- [Exercise goal]:
Reproduce the material below word for word, starting at the line containing "Looking at this photo, does" and continuing through its final line, inclusive.

[Start]

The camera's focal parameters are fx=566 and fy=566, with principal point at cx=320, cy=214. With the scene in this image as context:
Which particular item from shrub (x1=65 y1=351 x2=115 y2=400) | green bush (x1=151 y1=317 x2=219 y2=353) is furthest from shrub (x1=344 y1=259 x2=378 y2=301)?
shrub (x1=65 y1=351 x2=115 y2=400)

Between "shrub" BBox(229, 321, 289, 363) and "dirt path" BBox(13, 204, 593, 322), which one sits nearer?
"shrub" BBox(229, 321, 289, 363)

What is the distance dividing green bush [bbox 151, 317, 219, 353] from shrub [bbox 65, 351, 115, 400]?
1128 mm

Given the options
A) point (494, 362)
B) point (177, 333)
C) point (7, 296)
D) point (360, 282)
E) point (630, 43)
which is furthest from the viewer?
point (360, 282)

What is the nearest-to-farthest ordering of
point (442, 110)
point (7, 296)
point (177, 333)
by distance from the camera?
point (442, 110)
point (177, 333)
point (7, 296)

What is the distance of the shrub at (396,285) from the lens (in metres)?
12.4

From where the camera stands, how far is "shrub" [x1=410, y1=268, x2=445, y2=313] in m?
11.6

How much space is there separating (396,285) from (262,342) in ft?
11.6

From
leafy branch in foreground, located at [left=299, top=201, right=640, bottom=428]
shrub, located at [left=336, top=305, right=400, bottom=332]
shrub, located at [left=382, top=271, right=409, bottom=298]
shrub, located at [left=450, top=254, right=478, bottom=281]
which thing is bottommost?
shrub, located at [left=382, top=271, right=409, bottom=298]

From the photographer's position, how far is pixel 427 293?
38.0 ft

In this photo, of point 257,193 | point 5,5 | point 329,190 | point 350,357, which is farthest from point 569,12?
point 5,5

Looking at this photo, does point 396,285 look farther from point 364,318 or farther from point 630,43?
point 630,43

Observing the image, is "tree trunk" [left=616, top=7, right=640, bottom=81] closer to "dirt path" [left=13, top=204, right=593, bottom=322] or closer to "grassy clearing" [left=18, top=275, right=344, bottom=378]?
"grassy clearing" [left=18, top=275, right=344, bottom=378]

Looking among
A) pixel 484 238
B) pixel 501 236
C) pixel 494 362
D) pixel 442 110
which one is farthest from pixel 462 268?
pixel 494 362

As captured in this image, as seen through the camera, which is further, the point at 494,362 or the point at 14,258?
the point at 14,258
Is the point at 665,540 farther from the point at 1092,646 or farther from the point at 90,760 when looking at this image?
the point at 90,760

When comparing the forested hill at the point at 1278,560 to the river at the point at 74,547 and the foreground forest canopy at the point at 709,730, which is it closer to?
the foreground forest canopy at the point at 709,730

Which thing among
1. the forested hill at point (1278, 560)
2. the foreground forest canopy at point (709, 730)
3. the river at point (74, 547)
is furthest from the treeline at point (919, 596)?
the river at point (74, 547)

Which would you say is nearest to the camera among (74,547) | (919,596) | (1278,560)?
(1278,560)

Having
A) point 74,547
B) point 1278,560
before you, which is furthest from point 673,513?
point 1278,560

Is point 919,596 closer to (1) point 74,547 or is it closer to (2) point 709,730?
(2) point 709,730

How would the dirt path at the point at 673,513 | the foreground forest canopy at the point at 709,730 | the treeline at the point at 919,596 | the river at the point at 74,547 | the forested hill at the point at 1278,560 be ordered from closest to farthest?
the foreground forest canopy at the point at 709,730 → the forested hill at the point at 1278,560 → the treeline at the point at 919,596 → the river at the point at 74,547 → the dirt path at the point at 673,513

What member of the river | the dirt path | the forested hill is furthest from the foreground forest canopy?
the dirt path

[End]

- [Worked solution]:
Looking at this photo, does point 396,285 look farther from point 364,318 or farther from point 630,43?
point 630,43

Observing the image, is "tree trunk" [left=616, top=7, right=640, bottom=81] closer to "dirt path" [left=13, top=204, right=593, bottom=322] or closer to "grassy clearing" [left=18, top=275, right=344, bottom=378]?
"grassy clearing" [left=18, top=275, right=344, bottom=378]

Looking among
A) pixel 484 238
B) pixel 501 236
C) pixel 494 362
D) pixel 442 110
which one is farthest from pixel 462 268?
pixel 494 362

As captured in this image, as seen through the camera, which is further, the point at 494,362 or the point at 14,258?
the point at 14,258
Is the point at 665,540 farther from the point at 1092,646 or farther from the point at 90,760 when looking at this image?
the point at 90,760

When comparing the forested hill at the point at 1278,560 to the river at the point at 74,547 and the foreground forest canopy at the point at 709,730, which is it closer to?
the foreground forest canopy at the point at 709,730

Which thing among
1. the forested hill at point (1278, 560)
2. the foreground forest canopy at point (709, 730)
3. the river at point (74, 547)
is furthest from the treeline at point (919, 596)?
the river at point (74, 547)

Which would you say is nearest to the camera among (74,547) | (919,596) | (1278,560)?
(1278,560)

Having
A) point 74,547
B) point 1278,560
before you, which is furthest from point 673,513?
point 1278,560

Is point 919,596 closer to (1) point 74,547 or is it closer to (2) point 709,730?
(2) point 709,730

How would the dirt path at the point at 673,513 | the foreground forest canopy at the point at 709,730 | the treeline at the point at 919,596 | the river at the point at 74,547 | the forested hill at the point at 1278,560 be ordered from closest to farthest?
the foreground forest canopy at the point at 709,730 → the forested hill at the point at 1278,560 → the treeline at the point at 919,596 → the river at the point at 74,547 → the dirt path at the point at 673,513

What member of the river | the dirt path | the forested hill is furthest from the foreground forest canopy?
the dirt path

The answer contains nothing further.